▶ [Task objective]:
Resume the press release below about Latham BioPharm Group's grant from the Bill & Melinda Gates Foundation, starting right after its last sentence.

▶ [Text excerpt]:

—————

Baltimore, Maryland - Latham BioPharm Group (LBG), part of Sia Partners, has been awarded a grant by the Bill & Melinda Gates Foundation to develop an easy-to-use, web-based modeling tool for use in determining the cost of goods of pharmaceutical APIs. The tool will provide a cost-effective means for a wide variety of stakeholders, ranging from process scientists to government purchasers, to rapidly evaluate the viability of pharmaceutical products in their intended markets, inclusive of the value of different manufacturing approaches. LBG, in collaboration with parent organization Sia Partners, offers a unique capability set that will leverage LBG’s life sciences technical consulting expertise with Sia Partners’ leading artificial intelligence solutions (Heka.ai) and customer experience expertise (SiaXperience) to develop this new capability.
“Since we initially began developing cost models with the foundation several years ago, we have realized the value of quick, consistent modeling to support pharmaceutical development decisions,” says Chris Peterson, LBG’s Director of Strategic Consulting. “This was demonstrated during COVID-19 and our modeling work on Molnupiravir specifically. Rapid development of new synthetic pathways, coupled with the ability to consistently evaluate a program’s economics, leads to the identification of significant cost reductions and the potential for greater global access from a public health standpoint. We look forward to building on this important work and making these tools more broadly accessible.”

—————

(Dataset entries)

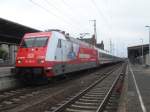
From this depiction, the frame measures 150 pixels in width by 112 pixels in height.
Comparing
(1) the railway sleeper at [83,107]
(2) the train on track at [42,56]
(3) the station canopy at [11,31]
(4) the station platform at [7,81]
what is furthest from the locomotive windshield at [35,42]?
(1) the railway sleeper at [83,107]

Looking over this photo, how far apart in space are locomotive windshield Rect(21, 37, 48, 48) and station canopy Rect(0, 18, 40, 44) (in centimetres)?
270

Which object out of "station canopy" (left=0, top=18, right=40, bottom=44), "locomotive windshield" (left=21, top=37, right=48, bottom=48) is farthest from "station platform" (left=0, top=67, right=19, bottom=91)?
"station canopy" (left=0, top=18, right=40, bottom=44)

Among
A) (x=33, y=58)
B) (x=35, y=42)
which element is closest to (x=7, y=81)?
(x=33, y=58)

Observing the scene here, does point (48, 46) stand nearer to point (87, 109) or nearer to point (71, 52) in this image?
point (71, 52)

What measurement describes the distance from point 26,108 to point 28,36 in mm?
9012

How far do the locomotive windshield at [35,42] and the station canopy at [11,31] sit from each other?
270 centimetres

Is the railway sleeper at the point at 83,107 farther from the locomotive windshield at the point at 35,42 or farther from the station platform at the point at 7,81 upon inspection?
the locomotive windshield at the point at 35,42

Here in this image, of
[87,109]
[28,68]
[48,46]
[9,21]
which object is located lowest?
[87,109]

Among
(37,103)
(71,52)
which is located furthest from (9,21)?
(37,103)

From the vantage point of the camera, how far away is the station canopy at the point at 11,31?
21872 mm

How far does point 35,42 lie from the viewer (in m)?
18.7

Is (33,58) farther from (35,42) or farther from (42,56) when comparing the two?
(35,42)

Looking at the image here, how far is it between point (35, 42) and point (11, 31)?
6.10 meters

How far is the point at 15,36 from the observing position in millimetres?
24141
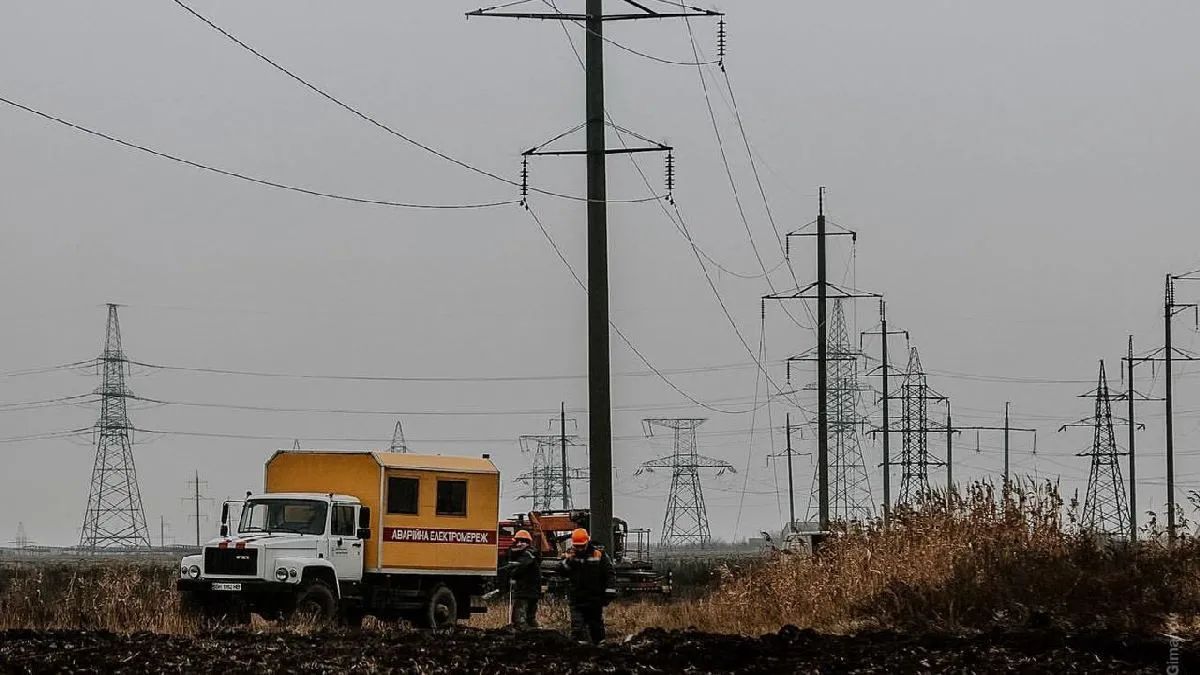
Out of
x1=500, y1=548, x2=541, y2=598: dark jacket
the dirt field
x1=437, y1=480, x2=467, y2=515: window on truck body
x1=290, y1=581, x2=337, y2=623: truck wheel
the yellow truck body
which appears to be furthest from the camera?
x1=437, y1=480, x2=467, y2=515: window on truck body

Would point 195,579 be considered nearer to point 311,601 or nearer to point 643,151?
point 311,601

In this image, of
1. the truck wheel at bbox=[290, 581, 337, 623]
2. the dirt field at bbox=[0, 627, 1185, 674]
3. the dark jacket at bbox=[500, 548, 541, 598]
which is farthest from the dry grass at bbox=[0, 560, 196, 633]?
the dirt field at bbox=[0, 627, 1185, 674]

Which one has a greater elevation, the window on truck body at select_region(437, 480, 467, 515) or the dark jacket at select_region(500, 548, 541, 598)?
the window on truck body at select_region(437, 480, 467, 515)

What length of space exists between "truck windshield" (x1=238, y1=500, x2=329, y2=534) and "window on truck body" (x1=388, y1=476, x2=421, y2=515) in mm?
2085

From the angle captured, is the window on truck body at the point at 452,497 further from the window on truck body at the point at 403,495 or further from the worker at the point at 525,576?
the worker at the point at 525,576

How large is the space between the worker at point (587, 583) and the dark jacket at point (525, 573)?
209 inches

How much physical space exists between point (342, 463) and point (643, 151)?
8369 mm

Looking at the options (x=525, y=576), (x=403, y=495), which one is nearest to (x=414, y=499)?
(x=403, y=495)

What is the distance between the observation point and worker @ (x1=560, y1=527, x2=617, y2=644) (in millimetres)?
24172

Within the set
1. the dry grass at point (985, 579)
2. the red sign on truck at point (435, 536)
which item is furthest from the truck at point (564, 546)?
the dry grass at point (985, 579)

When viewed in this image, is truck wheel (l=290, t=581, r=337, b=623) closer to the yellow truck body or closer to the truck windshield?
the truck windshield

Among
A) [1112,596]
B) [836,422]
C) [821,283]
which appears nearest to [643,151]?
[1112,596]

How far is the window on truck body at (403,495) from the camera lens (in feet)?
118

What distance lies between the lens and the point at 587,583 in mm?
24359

—————

▶ [Exercise result]:
This project directly aligns with the foundation’s public health efforts to enhance global access to patients who often need these products the most. Additionally, the ability to support this type of meaningful program and develop a new capability/product offering is consistent with LBG’s strategic commitment to serve as a world leader in life sciences consulting.
To ensure that a robust requirements set is developed, the team is working with early adopters to solicit feedback on how the modeling tool may be utilized in both global public health and commercial pharmaceutical decision-making.